Prevalence of macroprolactin in serum (>40%) can be a cause of asymptomatic hyperprolactinemia. However, there is still lack of evidence how to manage with symptomatic patients with macroprolactinemia.
We analyzed clinical data and monomeric prolactin levels in 85 women of reproductive age with hyperprolactinemia: NonTumor hyperprolactinemia (NT, n=31), MIcroadenomas (MI, n=32), MAcroadenomas (MA, n=22). Prolactin levels 1716 [1150; 2700] mIU/l; 2974 [1190; 3665] mIU/l and 3546 [1312; 48209] mIU/l, accordingly.
Prevalence of macroprolactin in serum was found in 16/31 (51.6%) NT, 9/32 (28.1%) MI, and 2/22 (9%) MA (a relative amount macroprolactin was 79 [75; 88] %). Among patients with macroprolactinemia normal levels of monomeric prolactin were found in 10/16 NT, 4/9 MI and 1/2 MA; all patients with normal monomeric prolactin levels had total prolactin levels <5000 mIU/l; only 6 NT and 4 MI were asymptomatic, other patients had menstrual irregularities and/or infertility and non-hyperprolactinemic reasons for these clinical symptoms were found after investigations.
Biological activity of hyperprolactinemic sera (as a proliferative response of Nb2 rat lymphoma cells) was evaluated in vitro in 8 patients with predominance of monomeric prolactin and in 5 patients with macroprolactiemia. Ratio Prolactin Immunoreactivity/Prolactin Bioactivity varied 0.881.1 and 1.462.26 in these subgroups accordingly. Hence lower biological activity of hyperprolactinemic sera with the predominance of macroprolactin was proven.

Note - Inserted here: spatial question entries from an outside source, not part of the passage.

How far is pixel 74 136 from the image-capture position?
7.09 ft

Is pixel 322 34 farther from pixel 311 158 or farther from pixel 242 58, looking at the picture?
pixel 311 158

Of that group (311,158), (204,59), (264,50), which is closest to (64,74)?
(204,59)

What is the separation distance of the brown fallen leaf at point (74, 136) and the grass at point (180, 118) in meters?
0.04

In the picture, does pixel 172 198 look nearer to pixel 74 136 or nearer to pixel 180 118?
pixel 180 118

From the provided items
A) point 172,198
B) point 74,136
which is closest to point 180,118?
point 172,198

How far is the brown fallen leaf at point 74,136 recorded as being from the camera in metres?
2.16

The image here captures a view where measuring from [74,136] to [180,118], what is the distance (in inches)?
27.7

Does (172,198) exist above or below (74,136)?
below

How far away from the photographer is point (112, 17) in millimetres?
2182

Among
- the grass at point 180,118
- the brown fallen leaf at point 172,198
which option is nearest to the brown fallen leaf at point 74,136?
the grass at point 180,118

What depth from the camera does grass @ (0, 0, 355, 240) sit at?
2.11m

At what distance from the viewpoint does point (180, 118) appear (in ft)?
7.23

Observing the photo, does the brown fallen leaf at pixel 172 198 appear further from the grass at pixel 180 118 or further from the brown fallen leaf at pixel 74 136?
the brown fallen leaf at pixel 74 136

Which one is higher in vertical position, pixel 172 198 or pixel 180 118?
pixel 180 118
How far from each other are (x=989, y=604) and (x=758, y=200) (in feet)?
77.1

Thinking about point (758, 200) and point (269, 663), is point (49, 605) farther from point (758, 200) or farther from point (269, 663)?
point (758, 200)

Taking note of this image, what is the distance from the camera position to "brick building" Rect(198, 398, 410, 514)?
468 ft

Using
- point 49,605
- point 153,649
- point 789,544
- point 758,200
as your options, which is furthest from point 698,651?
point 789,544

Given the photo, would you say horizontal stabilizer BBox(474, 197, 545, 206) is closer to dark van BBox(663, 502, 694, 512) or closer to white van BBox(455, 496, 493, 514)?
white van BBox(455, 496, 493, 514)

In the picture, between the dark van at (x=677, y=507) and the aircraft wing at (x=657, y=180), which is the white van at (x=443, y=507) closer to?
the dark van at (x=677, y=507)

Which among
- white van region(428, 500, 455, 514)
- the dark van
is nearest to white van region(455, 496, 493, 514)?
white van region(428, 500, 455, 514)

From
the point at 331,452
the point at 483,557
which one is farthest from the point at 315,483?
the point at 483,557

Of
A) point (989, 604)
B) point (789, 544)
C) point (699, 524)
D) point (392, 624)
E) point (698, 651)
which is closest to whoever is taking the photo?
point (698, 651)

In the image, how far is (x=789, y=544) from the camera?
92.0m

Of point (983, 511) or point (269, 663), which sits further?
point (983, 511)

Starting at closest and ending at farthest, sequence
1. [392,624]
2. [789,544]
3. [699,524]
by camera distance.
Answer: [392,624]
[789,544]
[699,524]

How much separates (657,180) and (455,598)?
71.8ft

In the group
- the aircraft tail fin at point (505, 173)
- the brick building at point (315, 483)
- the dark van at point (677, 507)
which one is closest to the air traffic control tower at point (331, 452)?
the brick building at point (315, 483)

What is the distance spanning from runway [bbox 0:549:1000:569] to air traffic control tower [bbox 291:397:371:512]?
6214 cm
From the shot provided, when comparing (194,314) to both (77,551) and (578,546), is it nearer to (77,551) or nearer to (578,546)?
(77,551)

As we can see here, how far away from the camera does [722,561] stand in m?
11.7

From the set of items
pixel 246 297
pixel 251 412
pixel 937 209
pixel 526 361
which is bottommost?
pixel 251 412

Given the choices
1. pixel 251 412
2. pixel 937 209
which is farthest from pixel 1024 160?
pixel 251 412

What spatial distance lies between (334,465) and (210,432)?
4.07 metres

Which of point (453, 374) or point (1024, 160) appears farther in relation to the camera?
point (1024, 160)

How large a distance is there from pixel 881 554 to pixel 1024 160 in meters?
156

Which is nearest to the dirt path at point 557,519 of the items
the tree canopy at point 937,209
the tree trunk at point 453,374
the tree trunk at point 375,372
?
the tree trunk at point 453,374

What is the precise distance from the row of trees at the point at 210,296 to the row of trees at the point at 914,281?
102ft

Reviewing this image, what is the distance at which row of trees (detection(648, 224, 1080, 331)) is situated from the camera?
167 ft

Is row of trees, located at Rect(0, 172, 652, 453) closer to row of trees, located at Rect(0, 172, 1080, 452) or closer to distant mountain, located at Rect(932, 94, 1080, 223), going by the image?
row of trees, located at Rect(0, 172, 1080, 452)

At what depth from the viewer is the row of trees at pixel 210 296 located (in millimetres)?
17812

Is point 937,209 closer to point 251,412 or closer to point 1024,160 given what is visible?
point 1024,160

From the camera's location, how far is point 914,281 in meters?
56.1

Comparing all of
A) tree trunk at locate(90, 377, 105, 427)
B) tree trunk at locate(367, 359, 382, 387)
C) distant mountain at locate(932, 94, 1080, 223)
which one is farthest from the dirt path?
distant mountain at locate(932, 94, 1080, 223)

Thus in cases of macroprolactinemia normal monomeric prolactin levels (with proven low biological activity of serum) can coexist with menstrual disorders and/or infertility due to other reasons, and mimic true hyperprolactinemic conditions. Some of patients with macroprolactinemia also had pituitary incidentaloma. To avoid misinterpretation of clinical and hormonal data we support assessing for macroprolactin in all patients with total prolactin levels <5000 mIU/l regardless of symptoms.